Of note, CVC funding participation hit an eight-quarter high and jumped over 73% on a sequential basis. Compared to the same quarter last year, CVC funding more than doubled as CVC balance sheets are helping in late stage mega-financings.
Let the bubble chatter intensify.
Corporate VC deal sizes get big in Q1
Driven by a host of $50M+ deals including two deals totaling over $1B in aggregate funding, average deal size with corporate venture participation hit a five-quarter high and grew over 69% on a sequential basis. Of note, average corporate venture deal size nearly doubled the overall average VC deal size in Q1.
Google Ventures, Intel Capital lead in Q1
Google Ventures led all corporate VCs, investing in over twice as many U.S. venture deals as second place Intel Capital in Q1 2014.
California takes over 3x as much CVC funding as rest of the country
California took 76% of all CVC funding dollars invested across the country on the back of several mega-financings to Bay Area companies. Both Massachusetts and New York dropped off significantly on the funding front.

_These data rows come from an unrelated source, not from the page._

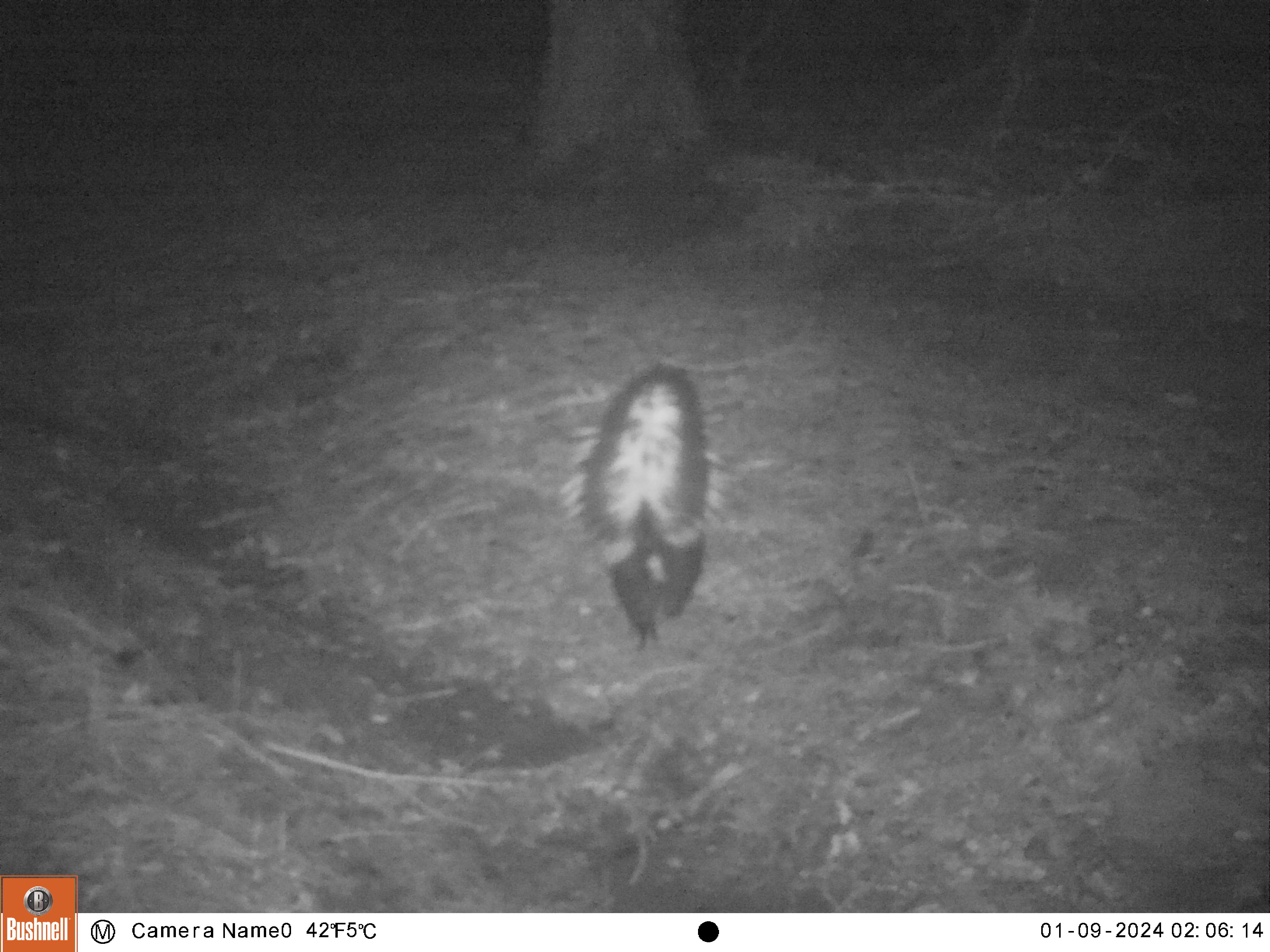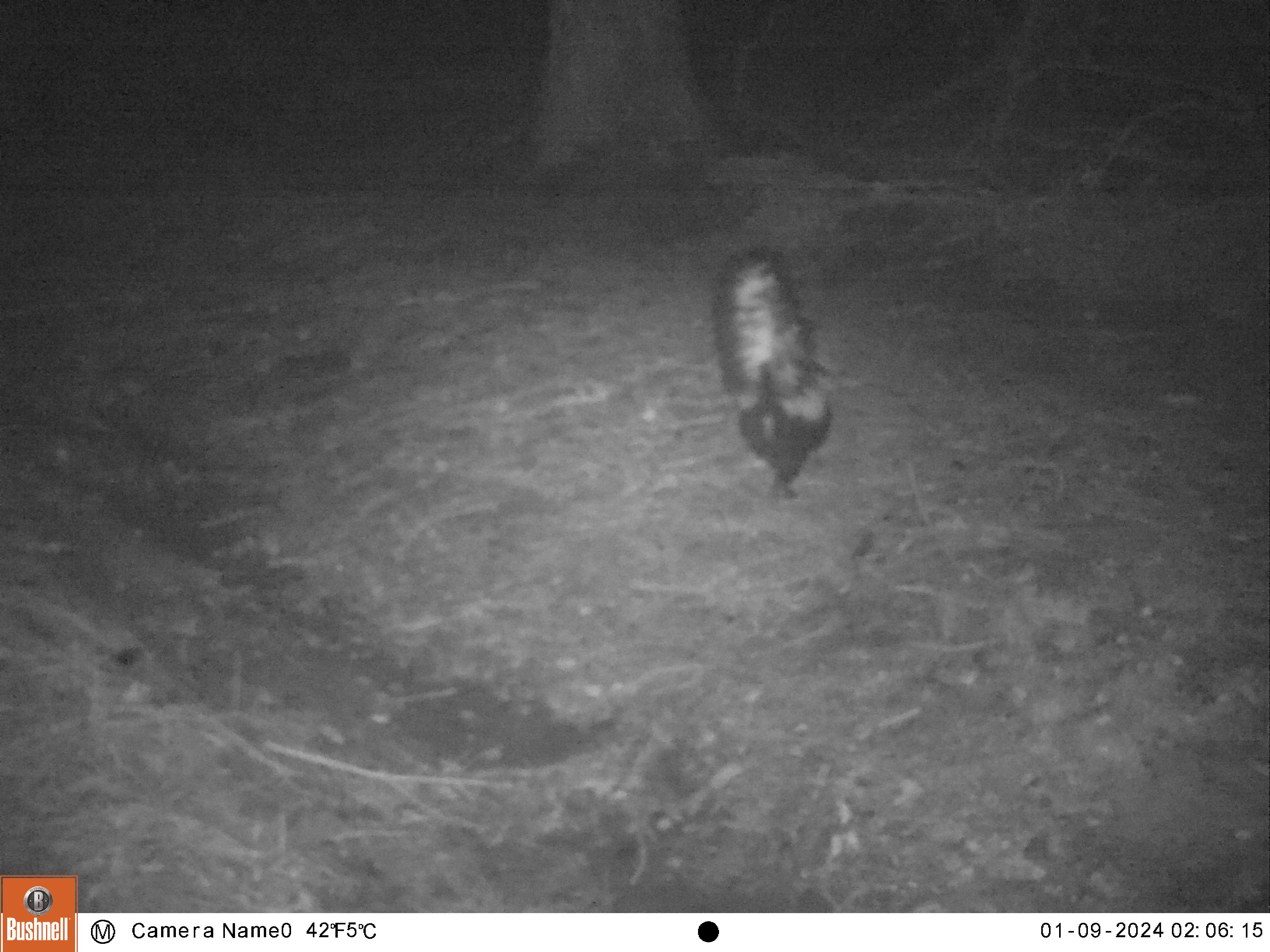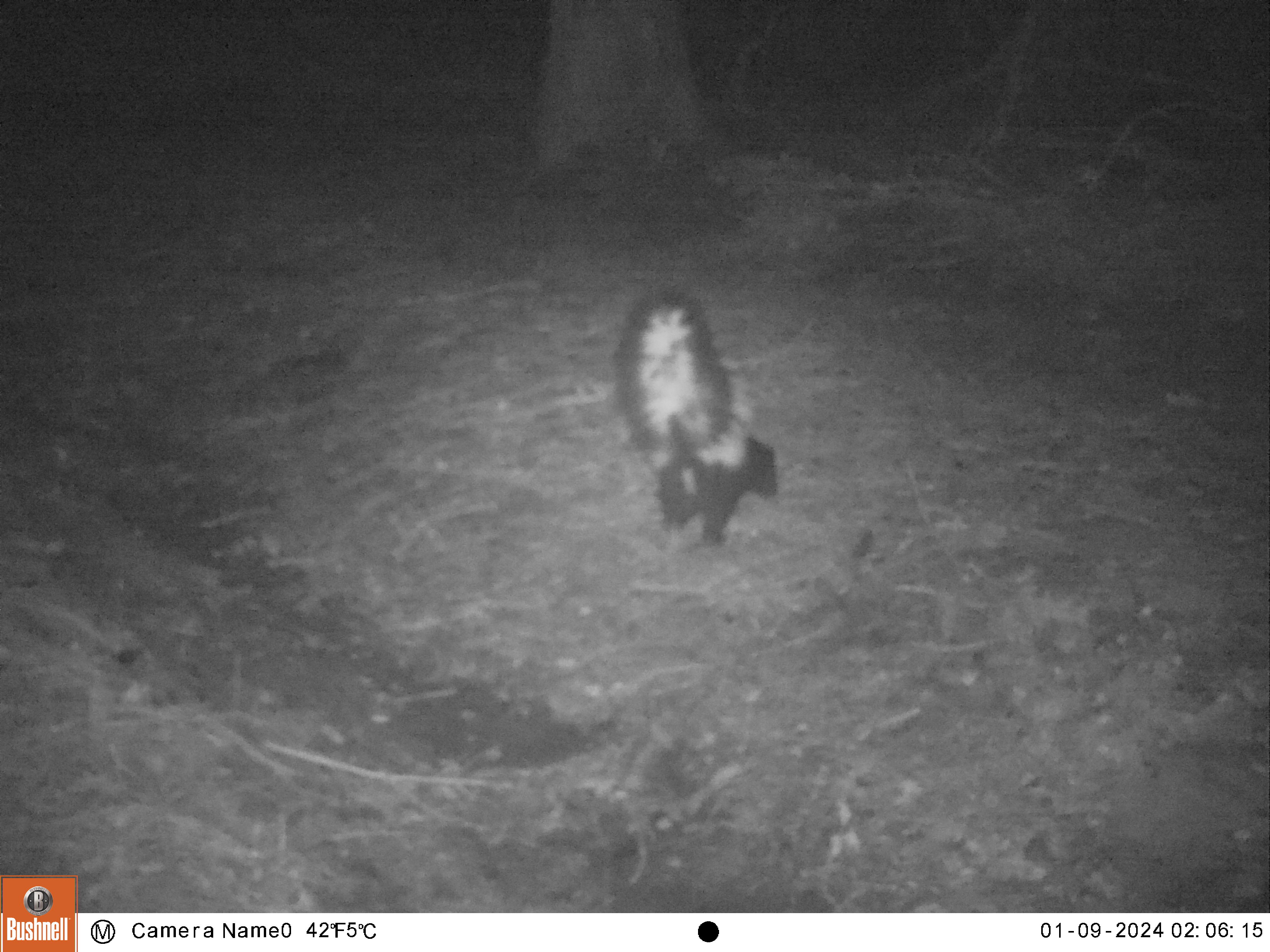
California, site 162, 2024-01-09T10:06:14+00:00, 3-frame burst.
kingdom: Animalia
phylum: Chordata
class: Mammalia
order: Carnivora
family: Mephitidae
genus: Mephitis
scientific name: Mephitis mephitis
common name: striped skunk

Ignore Corporate VCs at your own peril – CVCs are involved in ~1/3 of total VC funding
Corporate venture capital accounted for 30% of the $9.99B total venture capital funding in Q1 2014 – a five-quarter high. CVC deals as a percentage of overall VC deals in Q1 remained range-bound at about 15% of total deals.

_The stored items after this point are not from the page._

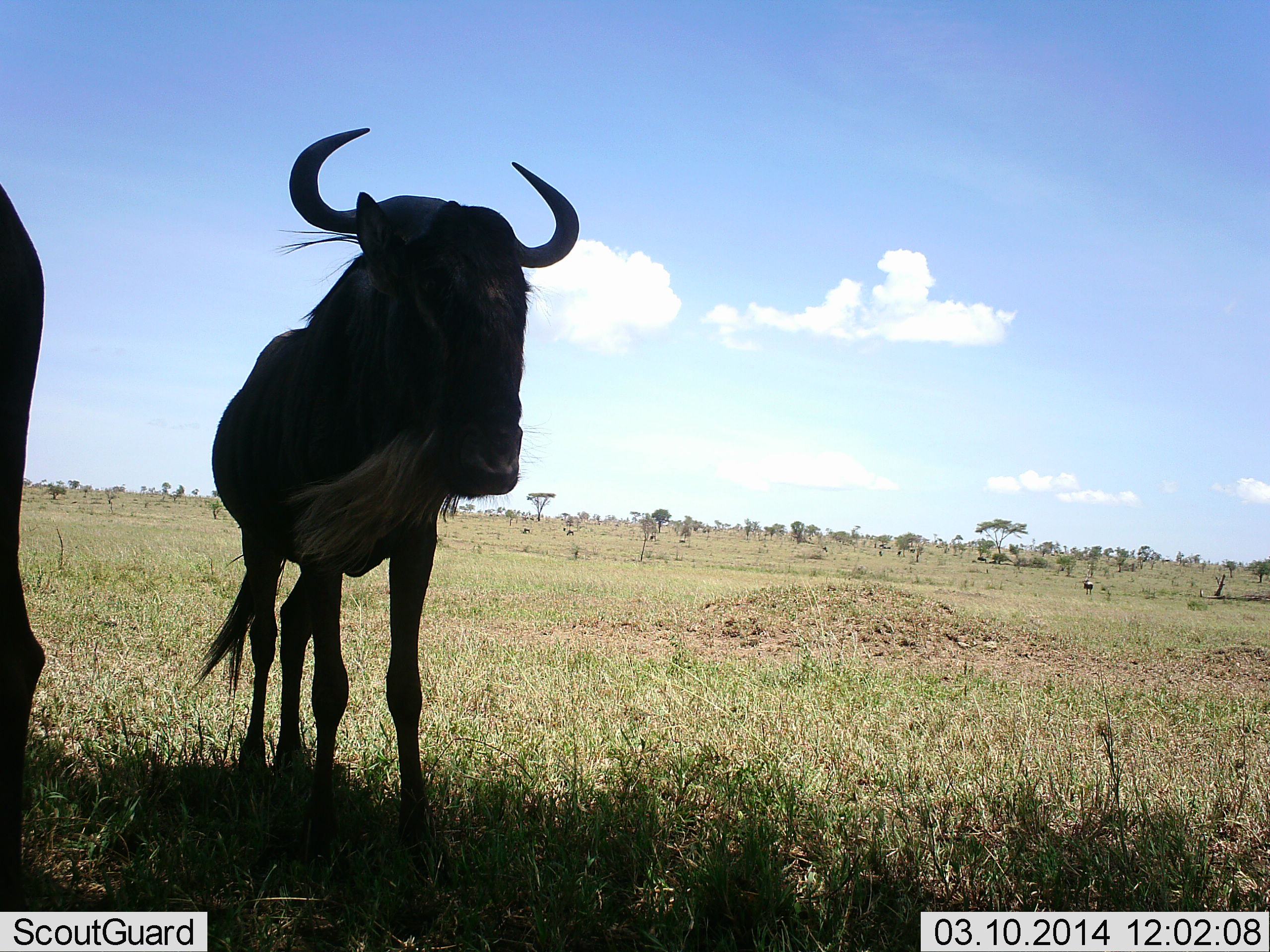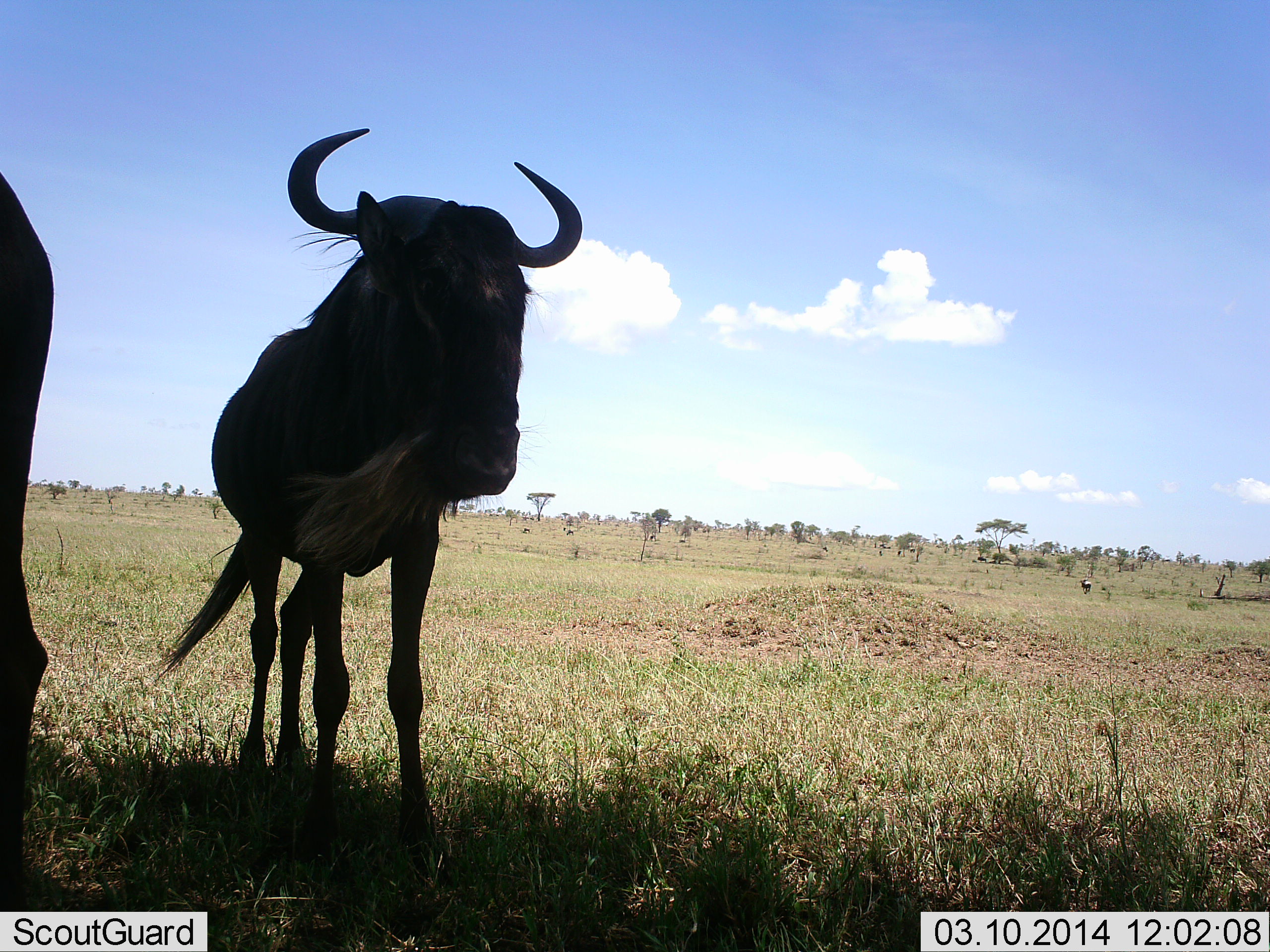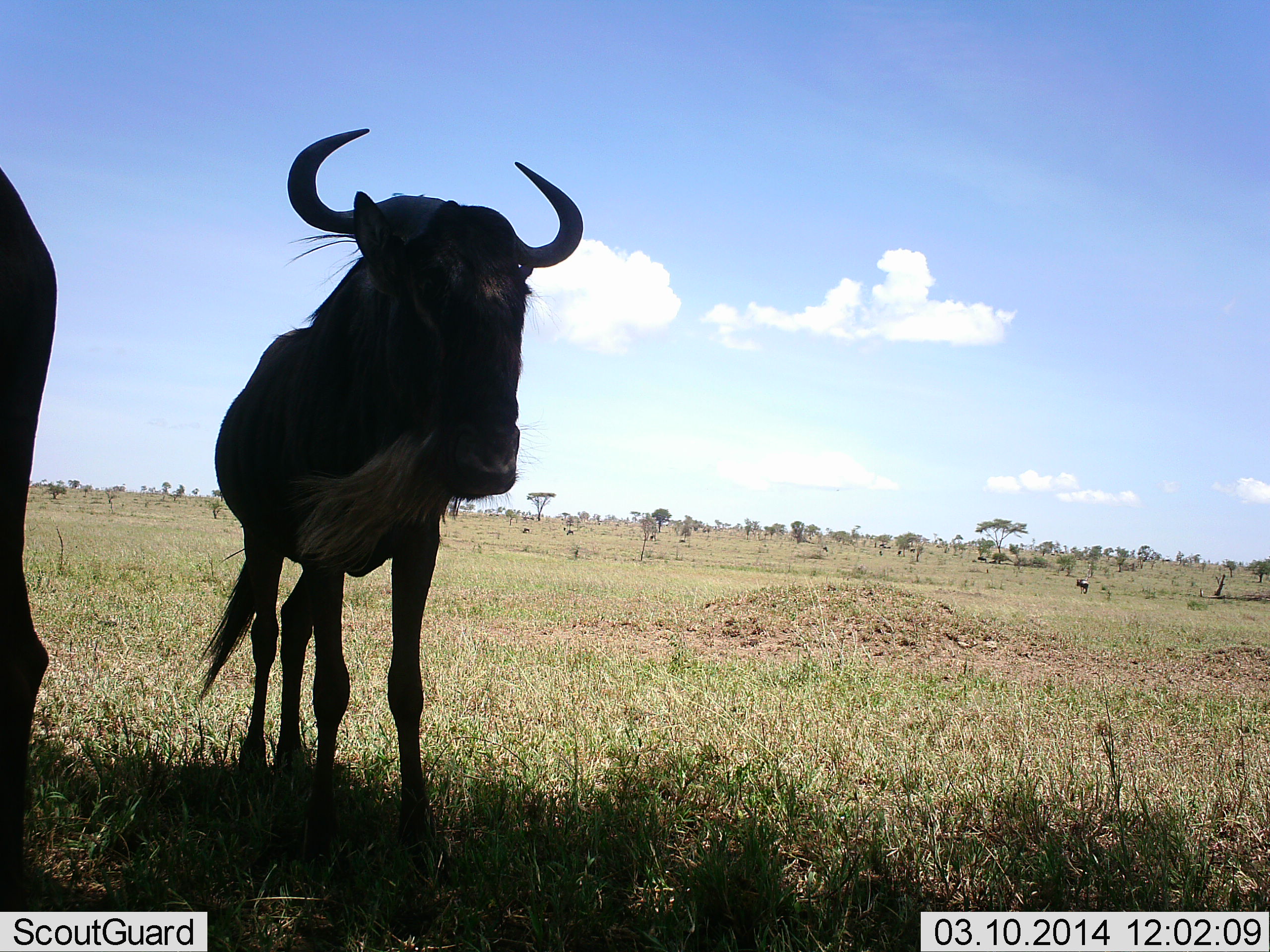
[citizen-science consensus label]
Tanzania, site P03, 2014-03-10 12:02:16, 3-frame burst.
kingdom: Animalia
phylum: Chordata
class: Mammalia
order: Artiodactyla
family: Bovidae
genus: Connochaetes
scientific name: Connochaetes taurinus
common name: blue wildebeest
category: wildebeest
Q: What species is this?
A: Wildebeest (blue wildebeest) (Connochaetes taurinus).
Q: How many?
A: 3.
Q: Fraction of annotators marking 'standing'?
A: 100%.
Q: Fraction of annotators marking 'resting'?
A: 0%.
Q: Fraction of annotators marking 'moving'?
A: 27%.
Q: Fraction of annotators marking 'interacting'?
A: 0%.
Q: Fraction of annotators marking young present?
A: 0%.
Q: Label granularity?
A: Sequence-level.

In addition, the number of corporate VCs who participated in at least one deal in Q1 2014 hit a multi-year high with 83 unique corporate venture units doing a deal.
Mid-stage corporate venture deals heat up
Early-stage activity share in Q1 as Series B, C and late-stage Series E deals all gained share
Corporate venture funding to healthcare sector falls to five-quarter low
Healthcare CVC funding fell to a five-quarter low, dropping 23% on a sequential basis. Despite a healthy IPO market for healthcare companies, VC and CVC funding haven’t followed suit.